## Begin Raw data

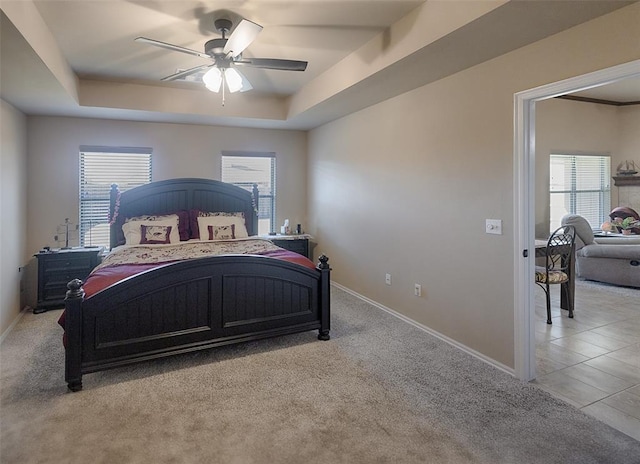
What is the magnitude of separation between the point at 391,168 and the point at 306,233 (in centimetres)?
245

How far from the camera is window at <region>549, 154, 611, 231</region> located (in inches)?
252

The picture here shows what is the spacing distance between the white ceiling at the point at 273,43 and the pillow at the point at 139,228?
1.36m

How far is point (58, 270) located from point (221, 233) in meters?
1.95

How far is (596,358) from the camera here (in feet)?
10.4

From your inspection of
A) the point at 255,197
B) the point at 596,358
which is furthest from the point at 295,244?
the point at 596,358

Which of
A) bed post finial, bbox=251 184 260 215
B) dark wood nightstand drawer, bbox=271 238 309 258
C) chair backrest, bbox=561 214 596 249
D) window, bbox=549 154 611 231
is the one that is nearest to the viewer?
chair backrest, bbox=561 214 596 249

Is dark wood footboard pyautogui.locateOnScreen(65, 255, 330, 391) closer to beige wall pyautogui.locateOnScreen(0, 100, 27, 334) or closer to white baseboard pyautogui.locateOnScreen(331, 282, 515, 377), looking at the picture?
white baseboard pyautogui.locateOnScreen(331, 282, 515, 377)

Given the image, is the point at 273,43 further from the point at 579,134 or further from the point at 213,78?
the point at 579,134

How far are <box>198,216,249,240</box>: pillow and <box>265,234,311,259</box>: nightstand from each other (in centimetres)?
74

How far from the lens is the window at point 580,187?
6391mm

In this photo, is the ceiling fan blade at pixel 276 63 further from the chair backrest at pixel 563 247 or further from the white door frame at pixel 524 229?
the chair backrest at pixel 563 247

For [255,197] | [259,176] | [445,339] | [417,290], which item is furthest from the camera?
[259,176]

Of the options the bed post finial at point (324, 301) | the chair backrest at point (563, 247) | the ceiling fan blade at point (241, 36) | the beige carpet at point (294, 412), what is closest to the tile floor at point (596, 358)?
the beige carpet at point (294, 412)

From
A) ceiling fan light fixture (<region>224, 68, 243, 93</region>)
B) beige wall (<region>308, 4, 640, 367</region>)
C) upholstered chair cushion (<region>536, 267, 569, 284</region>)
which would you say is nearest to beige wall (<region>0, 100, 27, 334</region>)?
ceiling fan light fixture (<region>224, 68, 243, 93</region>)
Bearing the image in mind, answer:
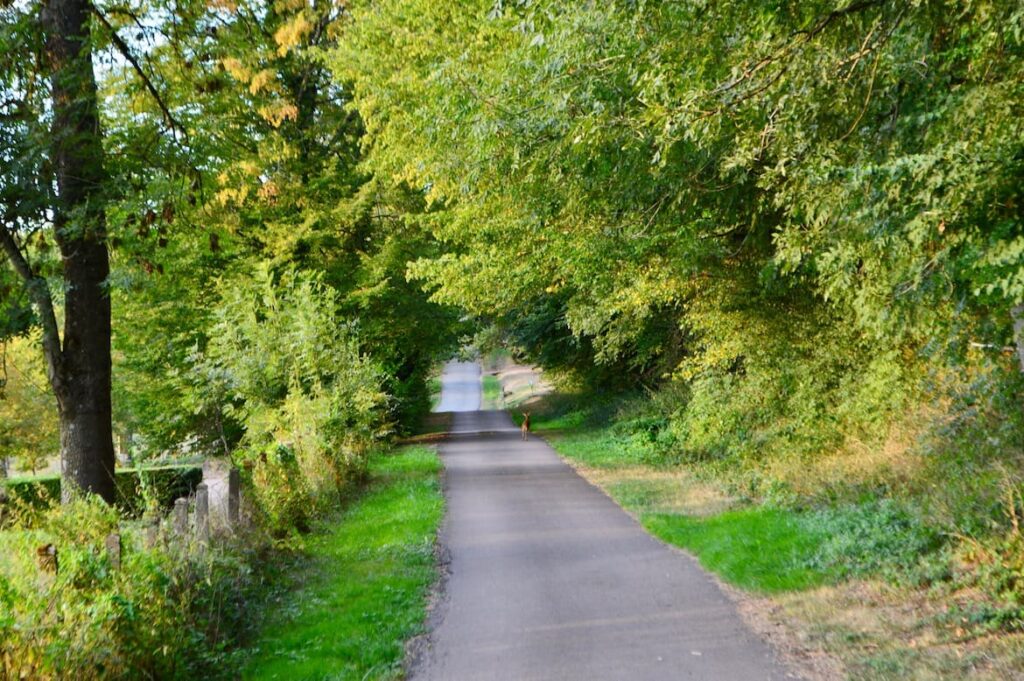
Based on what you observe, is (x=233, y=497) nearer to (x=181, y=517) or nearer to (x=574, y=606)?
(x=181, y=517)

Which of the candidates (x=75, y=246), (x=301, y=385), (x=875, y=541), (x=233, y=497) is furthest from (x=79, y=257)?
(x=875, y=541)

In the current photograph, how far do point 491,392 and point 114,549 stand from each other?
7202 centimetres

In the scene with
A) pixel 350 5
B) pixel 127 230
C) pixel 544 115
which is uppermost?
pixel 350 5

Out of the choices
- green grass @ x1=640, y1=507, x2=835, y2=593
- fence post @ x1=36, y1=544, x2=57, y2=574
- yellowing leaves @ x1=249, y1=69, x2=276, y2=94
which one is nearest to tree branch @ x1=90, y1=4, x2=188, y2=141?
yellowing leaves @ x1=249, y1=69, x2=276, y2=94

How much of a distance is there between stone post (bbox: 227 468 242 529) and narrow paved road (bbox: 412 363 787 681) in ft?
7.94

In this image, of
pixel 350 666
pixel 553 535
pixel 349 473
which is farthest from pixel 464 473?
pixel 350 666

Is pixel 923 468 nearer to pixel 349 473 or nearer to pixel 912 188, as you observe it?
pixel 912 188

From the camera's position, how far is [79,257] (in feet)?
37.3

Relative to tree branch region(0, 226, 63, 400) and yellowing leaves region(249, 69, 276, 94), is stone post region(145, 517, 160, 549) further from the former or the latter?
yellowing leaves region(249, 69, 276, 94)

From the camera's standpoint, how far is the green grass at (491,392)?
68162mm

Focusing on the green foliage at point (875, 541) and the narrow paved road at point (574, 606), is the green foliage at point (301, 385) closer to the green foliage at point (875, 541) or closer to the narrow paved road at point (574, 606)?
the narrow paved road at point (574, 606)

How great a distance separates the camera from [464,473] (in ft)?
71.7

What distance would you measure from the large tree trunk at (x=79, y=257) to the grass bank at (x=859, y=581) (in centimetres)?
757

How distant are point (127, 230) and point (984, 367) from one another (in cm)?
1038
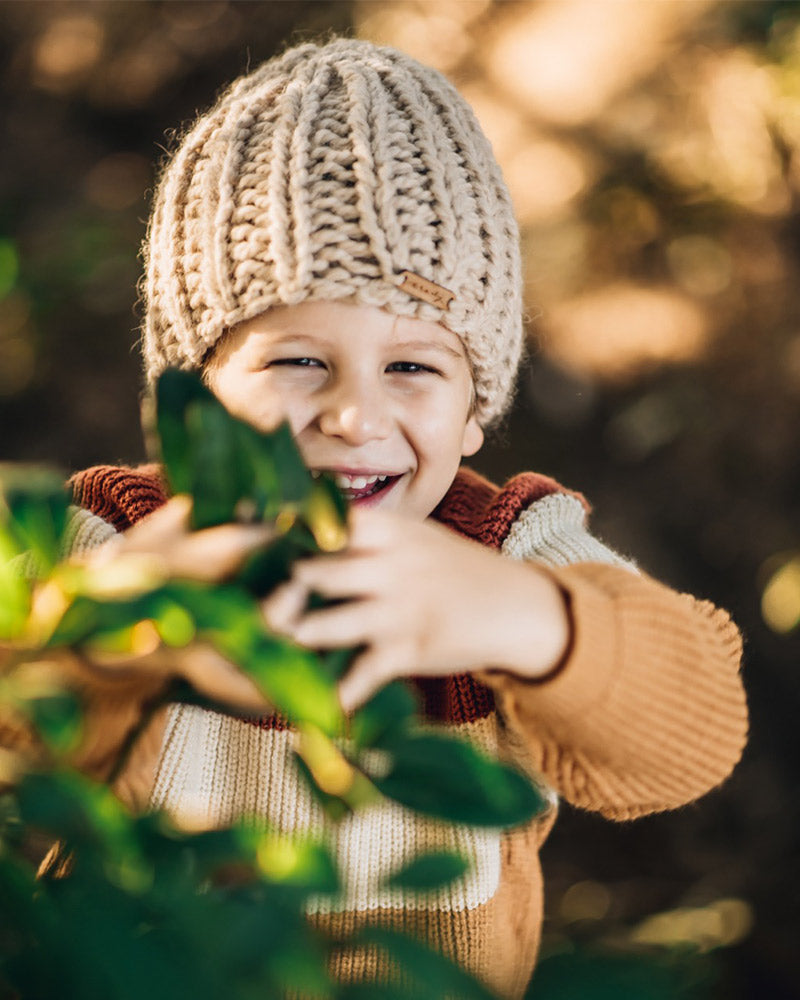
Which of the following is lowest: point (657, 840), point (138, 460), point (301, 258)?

## End Raw data
## Begin Raw data

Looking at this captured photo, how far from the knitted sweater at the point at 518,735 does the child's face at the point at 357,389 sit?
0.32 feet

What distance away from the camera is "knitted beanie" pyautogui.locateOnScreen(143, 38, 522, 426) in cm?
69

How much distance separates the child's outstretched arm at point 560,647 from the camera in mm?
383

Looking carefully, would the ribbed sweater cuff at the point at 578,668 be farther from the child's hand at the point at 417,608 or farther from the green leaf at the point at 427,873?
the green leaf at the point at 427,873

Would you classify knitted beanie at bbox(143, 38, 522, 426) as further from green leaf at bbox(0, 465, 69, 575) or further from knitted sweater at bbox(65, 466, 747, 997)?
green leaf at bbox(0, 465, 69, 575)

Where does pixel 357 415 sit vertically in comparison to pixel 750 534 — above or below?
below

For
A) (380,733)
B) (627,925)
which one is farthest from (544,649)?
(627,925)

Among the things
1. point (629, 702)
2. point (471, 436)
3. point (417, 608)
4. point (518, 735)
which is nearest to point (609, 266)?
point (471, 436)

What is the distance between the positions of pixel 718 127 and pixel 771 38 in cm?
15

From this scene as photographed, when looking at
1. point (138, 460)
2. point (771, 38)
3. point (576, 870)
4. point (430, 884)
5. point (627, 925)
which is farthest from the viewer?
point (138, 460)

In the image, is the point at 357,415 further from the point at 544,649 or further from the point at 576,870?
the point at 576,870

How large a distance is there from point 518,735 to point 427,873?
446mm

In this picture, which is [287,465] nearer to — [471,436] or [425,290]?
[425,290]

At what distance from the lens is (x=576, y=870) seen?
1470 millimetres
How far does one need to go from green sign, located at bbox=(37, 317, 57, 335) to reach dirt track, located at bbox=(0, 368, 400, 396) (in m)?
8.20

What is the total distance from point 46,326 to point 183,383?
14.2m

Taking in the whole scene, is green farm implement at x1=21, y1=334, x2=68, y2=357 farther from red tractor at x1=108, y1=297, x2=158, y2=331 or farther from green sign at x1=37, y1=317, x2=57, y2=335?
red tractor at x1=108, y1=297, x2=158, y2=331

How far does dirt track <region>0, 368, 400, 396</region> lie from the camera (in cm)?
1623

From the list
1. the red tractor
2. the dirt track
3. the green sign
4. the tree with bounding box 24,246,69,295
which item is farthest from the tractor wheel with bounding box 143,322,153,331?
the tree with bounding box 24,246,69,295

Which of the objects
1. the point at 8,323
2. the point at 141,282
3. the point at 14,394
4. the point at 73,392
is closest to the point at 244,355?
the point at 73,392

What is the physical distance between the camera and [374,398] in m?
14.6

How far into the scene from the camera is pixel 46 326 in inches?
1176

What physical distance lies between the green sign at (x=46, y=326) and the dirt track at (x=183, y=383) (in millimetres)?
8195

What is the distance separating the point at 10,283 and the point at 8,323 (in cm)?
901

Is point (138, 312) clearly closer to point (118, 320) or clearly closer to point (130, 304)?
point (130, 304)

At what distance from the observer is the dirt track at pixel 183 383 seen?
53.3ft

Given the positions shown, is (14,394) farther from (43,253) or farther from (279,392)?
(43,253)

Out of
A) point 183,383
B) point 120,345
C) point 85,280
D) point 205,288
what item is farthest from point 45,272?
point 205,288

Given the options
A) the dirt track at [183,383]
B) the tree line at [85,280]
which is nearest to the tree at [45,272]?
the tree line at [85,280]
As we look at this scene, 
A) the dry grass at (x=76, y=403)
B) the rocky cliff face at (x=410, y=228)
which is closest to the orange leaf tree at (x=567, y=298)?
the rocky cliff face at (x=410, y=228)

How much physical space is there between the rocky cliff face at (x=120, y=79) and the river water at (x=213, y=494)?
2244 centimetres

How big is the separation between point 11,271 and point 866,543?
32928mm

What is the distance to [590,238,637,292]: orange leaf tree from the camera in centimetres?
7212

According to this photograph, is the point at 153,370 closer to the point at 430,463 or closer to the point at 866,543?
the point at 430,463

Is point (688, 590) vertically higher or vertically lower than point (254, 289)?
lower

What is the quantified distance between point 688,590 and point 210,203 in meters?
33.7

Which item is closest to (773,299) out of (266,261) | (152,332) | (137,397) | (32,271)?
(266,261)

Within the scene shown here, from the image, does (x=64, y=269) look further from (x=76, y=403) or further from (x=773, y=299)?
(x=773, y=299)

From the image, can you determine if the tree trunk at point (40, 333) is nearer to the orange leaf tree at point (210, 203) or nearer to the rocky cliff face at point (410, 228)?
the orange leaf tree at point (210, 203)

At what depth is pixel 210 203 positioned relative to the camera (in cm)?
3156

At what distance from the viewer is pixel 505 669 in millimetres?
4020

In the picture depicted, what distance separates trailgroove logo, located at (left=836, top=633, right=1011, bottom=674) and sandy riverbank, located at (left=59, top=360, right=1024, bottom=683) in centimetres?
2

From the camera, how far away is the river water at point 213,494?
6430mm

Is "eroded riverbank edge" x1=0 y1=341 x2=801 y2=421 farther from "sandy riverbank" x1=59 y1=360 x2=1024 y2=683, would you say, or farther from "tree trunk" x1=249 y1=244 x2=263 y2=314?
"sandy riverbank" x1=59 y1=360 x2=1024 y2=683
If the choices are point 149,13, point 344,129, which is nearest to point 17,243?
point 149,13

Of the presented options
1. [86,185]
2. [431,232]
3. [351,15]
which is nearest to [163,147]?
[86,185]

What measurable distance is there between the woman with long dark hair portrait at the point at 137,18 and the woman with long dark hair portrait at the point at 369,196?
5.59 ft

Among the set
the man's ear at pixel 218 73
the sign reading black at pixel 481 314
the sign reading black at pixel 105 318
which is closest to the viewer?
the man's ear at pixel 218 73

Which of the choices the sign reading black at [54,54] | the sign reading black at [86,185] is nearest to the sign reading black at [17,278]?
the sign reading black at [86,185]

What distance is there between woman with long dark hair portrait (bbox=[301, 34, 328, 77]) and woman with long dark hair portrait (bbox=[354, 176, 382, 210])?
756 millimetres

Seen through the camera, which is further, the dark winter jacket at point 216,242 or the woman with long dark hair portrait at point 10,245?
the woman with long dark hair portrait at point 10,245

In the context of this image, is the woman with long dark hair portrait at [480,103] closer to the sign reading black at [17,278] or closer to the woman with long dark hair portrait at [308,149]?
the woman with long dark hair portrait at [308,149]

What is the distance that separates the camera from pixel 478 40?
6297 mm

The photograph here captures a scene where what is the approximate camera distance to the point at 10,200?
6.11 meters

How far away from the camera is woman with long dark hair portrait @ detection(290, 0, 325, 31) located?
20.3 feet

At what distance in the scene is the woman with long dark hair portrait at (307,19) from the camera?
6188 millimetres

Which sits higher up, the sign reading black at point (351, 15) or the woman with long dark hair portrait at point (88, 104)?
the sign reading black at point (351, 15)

## End Raw data

Exercise: Copy out the entries again, from the line with "For [255,197] |" up to and including the line with "7202 centimetres", leaving out any pictures.

The result:
For [255,197] | [259,176] | [445,339] | [417,290], which item is furthest from the camera?
[259,176]

Of the options the bed post finial at point (324, 301) | the chair backrest at point (563, 247) | the ceiling fan blade at point (241, 36) | the beige carpet at point (294, 412), what is closest to the tile floor at point (596, 358)?
the beige carpet at point (294, 412)

From
A) ceiling fan light fixture (<region>224, 68, 243, 93</region>)
B) beige wall (<region>308, 4, 640, 367</region>)
C) upholstered chair cushion (<region>536, 267, 569, 284</region>)
which would you say is nearest to beige wall (<region>0, 100, 27, 334</region>)?
ceiling fan light fixture (<region>224, 68, 243, 93</region>)
Bearing the image in mind, answer:
Based on what you observe, is (x=233, y=497) nearer to (x=181, y=517) or nearer to (x=574, y=606)?
(x=181, y=517)

Which of the candidates (x=75, y=246), (x=301, y=385), (x=875, y=541), (x=233, y=497) is furthest from (x=79, y=257)?
(x=875, y=541)

In the current photograph, how far do point 491,392 and point 114,549 stand from each other?
7202 centimetres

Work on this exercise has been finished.